The fund was teased by chancellor Nicholas S. Zeppos during a recent speech.
Vanderbilt University, a private American research university based in Nashville, Tennessee and founded by railroad tycoon Cornelius Vanderbilt with a $1m donation in 1873, is to launch a $50m university venture capital fund.
The announcement was made during the spring assembly speech by chancellor Zeppos, who gave no details on the exact date and instead referred to the institution’s current search for a new provost. It will be the latter’s honour and task to officially announce the fund.

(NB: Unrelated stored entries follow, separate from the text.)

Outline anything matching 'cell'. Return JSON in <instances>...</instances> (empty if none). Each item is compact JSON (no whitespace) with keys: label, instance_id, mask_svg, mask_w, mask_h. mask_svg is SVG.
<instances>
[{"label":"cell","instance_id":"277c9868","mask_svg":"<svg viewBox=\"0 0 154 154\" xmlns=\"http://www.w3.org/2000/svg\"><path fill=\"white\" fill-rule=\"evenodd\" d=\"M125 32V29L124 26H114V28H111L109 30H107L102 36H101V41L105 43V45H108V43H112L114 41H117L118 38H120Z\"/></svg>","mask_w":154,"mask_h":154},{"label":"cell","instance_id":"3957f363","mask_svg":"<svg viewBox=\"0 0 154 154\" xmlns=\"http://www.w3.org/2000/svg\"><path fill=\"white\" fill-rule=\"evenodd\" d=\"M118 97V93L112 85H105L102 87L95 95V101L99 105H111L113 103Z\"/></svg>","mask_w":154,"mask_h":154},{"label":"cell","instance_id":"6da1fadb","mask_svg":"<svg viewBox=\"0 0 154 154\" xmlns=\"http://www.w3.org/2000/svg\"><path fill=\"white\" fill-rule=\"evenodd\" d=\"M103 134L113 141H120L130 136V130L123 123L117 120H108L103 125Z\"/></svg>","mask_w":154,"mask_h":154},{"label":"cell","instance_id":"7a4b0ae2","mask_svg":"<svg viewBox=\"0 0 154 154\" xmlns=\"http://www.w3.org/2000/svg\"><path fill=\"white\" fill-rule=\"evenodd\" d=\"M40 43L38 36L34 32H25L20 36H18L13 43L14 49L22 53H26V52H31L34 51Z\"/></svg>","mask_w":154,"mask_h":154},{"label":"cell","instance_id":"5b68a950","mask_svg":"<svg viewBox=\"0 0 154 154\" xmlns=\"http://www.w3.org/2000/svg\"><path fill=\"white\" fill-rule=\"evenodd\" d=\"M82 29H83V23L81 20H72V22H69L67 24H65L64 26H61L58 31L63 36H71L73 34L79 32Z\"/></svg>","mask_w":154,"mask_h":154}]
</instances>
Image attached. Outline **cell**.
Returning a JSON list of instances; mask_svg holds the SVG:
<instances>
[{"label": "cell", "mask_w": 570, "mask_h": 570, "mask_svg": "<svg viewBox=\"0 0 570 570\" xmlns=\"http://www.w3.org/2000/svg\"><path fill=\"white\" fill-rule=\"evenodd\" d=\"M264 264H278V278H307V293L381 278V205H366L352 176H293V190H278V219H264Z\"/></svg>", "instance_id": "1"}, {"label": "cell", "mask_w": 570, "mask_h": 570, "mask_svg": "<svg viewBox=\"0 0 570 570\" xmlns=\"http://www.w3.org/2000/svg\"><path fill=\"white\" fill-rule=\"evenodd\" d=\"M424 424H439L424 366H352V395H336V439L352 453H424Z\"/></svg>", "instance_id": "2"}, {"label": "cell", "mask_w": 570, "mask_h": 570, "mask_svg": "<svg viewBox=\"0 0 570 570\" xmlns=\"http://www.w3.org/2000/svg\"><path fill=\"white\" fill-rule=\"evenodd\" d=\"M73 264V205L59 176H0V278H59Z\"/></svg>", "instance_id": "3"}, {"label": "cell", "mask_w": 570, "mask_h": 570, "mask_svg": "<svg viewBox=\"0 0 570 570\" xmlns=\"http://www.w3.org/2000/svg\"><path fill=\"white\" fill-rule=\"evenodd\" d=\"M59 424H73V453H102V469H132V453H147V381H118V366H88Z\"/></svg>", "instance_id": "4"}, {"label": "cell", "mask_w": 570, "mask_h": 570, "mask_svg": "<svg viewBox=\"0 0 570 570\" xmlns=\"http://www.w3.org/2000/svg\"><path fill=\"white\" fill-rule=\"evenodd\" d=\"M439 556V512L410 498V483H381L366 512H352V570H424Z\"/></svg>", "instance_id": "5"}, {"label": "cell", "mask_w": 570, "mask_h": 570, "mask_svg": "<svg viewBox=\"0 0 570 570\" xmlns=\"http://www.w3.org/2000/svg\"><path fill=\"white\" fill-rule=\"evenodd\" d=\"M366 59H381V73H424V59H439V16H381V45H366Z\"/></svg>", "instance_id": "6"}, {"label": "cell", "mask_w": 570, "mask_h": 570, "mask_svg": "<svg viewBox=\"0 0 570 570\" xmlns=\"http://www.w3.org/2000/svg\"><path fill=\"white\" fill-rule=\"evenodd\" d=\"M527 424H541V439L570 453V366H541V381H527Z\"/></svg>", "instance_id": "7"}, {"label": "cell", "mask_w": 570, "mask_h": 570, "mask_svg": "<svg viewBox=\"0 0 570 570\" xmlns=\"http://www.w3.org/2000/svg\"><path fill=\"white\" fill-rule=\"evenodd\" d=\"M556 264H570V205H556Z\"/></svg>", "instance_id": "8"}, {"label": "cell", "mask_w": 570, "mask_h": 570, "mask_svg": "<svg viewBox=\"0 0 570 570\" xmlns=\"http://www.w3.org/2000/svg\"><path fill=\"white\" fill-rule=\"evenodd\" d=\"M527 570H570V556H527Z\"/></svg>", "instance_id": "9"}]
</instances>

This is the second fund to finance strategic collaboration across campus that the university will have launched, as it previously launched a $100m fund about 12 years ago. That fund allowed the institution to grow significantly by creating the Vanderbilt Institute for Nanoscale Science and Engineering, the Vanderbilt Institute of Chemical Biology and four projects focused on research in proteomics and functional biology. It also provided seed funding for 11 projects with five-year timespans.
The university is also currently refining its strategies in four areas, namely the undergraduate residential experience, trans-institutional programs, health care solutions, and educational technologies.
Chancellor Zeppos said: “The fund will be generous in size and broad in scope, and I ask you all to consider: what are the best new ways to teach and discover at the research university of the 21st century?” He added that refining the university’s strategies is a complex but continuing process and that “it is time to invest in these ideas, the people, as well as the places.”